It’s rare these days to see bipartisan agreement on any foreign policy issues. But assistance to Colombia is one of the bright exceptions. Starting in 1999, when President Clinton launched “Plan Colombia,” successive administrations and congresses have provided financial support to combat drug trafficking and cultivation, provide economic assistance, and support the peace process that ended 50 years of civil war in this critical South American country.
Last week, I traveled with a delegation of Council board members and others to Bogotá and Medellín to see how things were going. We found a country that was flourishing in many ways, but also facing a somewhat uncertain future.
On the bright side, Colombia today is a country at peace focused on investing in its future rather than fighting the wars of the past. A peace agreement was signed in 2016 and continues to be implemented by all sides. The guerilla movement has largely disarmed and is now focused on entering the democratic process (so far with little success). Violence has been reduced significantly. Colombia used to be the most violent country in Latin America, with a homicide rate in 1989 of 78 per 100,000 inhabitants (and well over 300 homicides per 100,000 in Medellín alone). Today, the homicide rate is at a par with other Latin American countries.
Economically, Colombia has continued on a steady growth path, averaging annual growth of 4 percent of GDP and avoiding the booms and busts that have characterized many of its neighboring economies. As a result, the country’s poverty rate declined from over 30% of the population in 2010 to 17% in 2017, lifting more than 5 million people out of poverty. One key peace dividend has been significant investment in education, focused both on educating the youngest Colombians and boosting university enrollments (to over 52% in 2017). Finally, a public-private partnership has expanded investment in infrastructure, both to improve access from the countryside to cities and to boost exports by facilitating the movement of goods to the Pacific and Caribbean ports.

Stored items

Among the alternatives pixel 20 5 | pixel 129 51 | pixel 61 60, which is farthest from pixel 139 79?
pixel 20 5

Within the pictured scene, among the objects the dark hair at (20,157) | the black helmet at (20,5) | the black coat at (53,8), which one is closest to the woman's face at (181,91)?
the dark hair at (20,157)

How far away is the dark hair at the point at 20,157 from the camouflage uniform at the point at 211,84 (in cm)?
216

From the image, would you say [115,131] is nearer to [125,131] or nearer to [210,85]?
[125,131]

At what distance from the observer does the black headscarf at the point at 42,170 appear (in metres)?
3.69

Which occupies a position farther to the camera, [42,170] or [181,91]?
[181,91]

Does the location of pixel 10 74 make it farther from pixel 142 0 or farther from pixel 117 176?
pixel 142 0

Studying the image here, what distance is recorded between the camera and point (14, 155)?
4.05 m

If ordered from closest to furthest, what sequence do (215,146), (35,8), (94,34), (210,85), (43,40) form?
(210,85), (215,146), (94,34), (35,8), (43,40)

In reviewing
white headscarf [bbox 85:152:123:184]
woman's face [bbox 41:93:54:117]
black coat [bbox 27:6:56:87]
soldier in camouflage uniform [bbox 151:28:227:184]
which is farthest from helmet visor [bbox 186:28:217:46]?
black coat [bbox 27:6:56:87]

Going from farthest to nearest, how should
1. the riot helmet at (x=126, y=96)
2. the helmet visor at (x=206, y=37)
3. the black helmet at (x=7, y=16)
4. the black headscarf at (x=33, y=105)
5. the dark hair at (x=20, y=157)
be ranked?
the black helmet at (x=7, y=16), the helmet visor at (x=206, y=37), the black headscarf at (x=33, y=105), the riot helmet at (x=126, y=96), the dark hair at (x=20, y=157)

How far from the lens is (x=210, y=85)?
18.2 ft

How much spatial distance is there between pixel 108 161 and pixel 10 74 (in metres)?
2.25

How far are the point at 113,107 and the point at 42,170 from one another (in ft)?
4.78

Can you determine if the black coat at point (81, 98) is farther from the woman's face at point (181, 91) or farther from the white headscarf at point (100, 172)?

[BRIEF 1]: Translate this sentence from the Colombia piece into Spanish: "We found a country that was flourishing in many ways, but also facing a somewhat uncertain future."
[BRIEF 2]: Resume the Colombia piece, picking up right after its final sentence.

[YOUR RESPONSE 1]: Encontramos un país que prosperaba en muchos sentidos, pero que también enfrentaba un futuro algo incierto.

[YOUR RESPONSE 2]:
One would think that these improvements over the years would translate into strong support for the sitting government. Yet, President Juan Manuel Santos, who’ll leave office in June after two terms, has an approval rating of just 15 percent. Part of the reason is political, given that Santos has openly clashed with his predecessor, Álvaro Uribe, almost from the first day he entered office. That includes major disagreement about the terms of the peace Santos negotiated, which Uribe believed were far too favorable to the FARC guerrillas and led him to campaign against the agreement in a 2017 referendum (which Santos narrowly lost, forcing a renegotiation that was then approved by the legislature).
But the Uribe-Santos split is indicative of the larger political divide in a country essentially split 50-50 between the left and the right, which makes reconciliation and further economic and social progress more difficult. The presidential elections next month are likely to see a runoff between an Uribe-backed candidate on the right (Ivan Duque) and a former guerilla leader on the left (Gustavo Petro)—with Duque expected to win.
The new president’s challenge will be to reject calls to undo the progress Santos has made and instead build on it to ensure Colombia can continue to flourish in the future. That means keeping the peace agreement intact and focusing instead on growing the Colombian economy. Key to both is instituting land reform, which is both the most important task and the most difficult, given the absence of land titles and the political strength of landowners. Yet, without land reform it will be impossible to expand the agricultural sector, which is grossly underdeveloped and full of potential. Indeed, the UN estimates that Colombia’s fertile soil and climate makes it one of seven regions in the world where food production can be dramatically increased. Growing the economy also requires further developing Colombia’s natural resources (including off-shore oil and gas exploration) and further investment in infrastructure.
All of this will take financial resources. Bilateral US aid as well as multilateral loans and support can help. But real progress will require foreign investments and commercial loans—resources that will be forthcoming only if Colombia maintains the political and social stability that it currently enjoys.
Twenty years ago, America made a bet on Colombia—a bipartisan bet—and it turned out to be very successful one. The challenge for the next president of Colombia, and for the country as a whole, is to make sure it remains successful.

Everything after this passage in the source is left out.